═══ Record extracts
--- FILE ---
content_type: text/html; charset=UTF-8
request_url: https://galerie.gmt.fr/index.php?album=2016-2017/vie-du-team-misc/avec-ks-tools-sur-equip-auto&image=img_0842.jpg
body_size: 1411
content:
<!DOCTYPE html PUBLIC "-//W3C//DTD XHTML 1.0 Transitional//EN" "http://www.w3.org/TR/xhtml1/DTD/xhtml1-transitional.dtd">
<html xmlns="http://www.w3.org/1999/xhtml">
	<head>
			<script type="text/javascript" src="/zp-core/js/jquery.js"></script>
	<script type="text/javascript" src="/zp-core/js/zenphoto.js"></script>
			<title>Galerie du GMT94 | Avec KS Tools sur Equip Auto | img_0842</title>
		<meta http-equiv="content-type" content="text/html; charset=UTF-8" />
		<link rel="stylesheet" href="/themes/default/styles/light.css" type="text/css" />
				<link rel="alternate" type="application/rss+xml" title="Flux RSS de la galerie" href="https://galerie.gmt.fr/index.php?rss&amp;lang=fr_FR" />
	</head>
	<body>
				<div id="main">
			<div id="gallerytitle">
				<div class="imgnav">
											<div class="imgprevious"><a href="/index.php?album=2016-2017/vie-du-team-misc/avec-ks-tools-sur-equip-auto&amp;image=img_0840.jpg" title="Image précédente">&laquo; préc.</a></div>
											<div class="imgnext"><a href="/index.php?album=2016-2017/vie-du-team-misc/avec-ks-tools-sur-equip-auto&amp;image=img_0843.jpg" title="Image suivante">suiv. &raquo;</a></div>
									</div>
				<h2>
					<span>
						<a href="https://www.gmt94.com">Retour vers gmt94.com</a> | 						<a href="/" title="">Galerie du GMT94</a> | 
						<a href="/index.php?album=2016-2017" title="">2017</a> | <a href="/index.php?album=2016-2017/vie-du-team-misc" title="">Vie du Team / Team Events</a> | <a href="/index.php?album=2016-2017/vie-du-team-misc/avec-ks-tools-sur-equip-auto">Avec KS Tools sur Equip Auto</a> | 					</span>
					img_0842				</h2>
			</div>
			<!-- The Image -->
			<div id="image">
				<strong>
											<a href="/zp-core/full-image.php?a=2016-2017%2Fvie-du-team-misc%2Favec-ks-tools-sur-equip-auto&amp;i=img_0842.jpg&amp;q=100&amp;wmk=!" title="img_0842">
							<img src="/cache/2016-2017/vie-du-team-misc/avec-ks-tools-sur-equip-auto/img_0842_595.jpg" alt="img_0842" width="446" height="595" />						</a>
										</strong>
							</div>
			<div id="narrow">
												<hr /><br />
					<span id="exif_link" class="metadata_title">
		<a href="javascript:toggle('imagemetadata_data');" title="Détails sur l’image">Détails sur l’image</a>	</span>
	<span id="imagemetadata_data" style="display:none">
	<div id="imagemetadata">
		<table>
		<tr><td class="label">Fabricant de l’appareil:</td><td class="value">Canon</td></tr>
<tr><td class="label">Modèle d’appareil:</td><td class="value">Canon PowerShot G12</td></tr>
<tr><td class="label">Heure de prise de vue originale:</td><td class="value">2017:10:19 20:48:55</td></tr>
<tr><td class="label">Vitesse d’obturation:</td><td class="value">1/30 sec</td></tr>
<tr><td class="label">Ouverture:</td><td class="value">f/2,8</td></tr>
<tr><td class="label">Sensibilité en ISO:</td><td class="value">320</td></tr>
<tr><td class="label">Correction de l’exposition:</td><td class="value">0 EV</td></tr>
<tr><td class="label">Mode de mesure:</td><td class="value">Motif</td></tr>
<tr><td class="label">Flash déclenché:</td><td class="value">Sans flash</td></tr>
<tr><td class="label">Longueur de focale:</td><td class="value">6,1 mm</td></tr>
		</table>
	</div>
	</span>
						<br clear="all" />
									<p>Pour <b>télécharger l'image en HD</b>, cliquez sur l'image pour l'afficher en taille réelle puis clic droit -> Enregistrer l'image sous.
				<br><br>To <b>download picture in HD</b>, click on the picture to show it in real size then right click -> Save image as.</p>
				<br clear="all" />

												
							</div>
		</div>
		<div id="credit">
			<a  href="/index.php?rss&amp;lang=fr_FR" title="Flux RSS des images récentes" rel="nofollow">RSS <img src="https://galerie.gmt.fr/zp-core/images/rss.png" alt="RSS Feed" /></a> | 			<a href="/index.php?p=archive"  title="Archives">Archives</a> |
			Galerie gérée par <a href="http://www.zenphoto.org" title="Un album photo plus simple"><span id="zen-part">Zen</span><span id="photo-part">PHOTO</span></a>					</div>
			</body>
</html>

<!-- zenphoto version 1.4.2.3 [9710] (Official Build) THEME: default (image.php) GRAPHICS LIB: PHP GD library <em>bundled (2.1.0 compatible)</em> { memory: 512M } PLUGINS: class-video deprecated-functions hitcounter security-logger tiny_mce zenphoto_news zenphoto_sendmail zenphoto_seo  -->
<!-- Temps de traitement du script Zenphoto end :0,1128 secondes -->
══════
═══ Record extracts
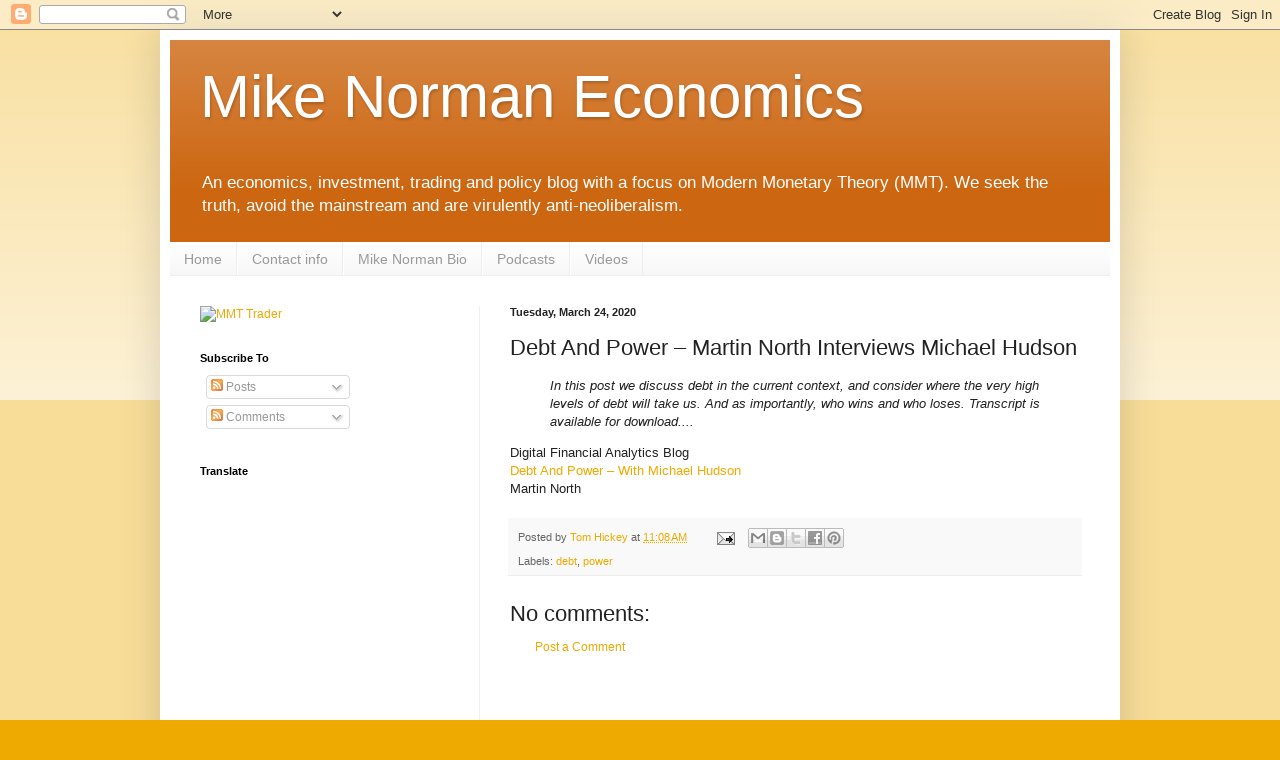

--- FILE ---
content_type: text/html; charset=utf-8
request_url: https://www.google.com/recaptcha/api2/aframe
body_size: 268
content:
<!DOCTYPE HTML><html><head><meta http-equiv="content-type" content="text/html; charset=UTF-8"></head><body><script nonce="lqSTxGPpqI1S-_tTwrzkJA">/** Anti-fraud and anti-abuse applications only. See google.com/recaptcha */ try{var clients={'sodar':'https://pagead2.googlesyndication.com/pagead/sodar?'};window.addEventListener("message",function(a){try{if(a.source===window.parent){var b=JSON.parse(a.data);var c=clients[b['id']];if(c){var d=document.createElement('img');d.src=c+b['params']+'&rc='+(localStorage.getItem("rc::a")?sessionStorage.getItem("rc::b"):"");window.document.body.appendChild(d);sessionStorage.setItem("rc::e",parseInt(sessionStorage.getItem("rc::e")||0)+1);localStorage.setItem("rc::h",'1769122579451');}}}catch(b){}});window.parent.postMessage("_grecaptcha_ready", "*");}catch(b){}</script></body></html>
══════
▶ Exercise details:
Check each line in the records above for the word "album". Return those that have it.

▶ Written reply:
request_url: https://galerie.gmt.fr/index.php?album=2016-2017/vie-du-team-misc/avec-ks-tools-sur-equip-auto&image=img_0842.jpg
											<div class="imgprevious"><a href="/index.php?album=2016-2017/vie-du-team-misc/avec-ks-tools-sur-equip-auto&amp;image=img_0840.jpg" title="Image précédente">&laquo; préc.</a></div>
											<div class="imgnext"><a href="/index.php?album=2016-2017/vie-du-team-misc/avec-ks-tools-sur-equip-auto&amp;image=img_0843.jpg" title="Image suivante">suiv. &raquo;</a></div>
						<a href="/index.php?album=2016-2017" title="">2017</a> | <a href="/index.php?album=2016-2017/vie-du-team-misc" title="">Vie du Team / Team Events</a> | <a href="/index.php?album=2016-2017/vie-du-team-misc/avec-ks-tools-sur-equip-auto">Avec KS Tools sur Equip Auto</a> | 					</span>
			Galerie gérée par <a href="http://www.zenphoto.org" title="Un album photo plus simple"><span id="zen-part">Zen</span><span id="photo-part">PHOTO</span></a>					</div>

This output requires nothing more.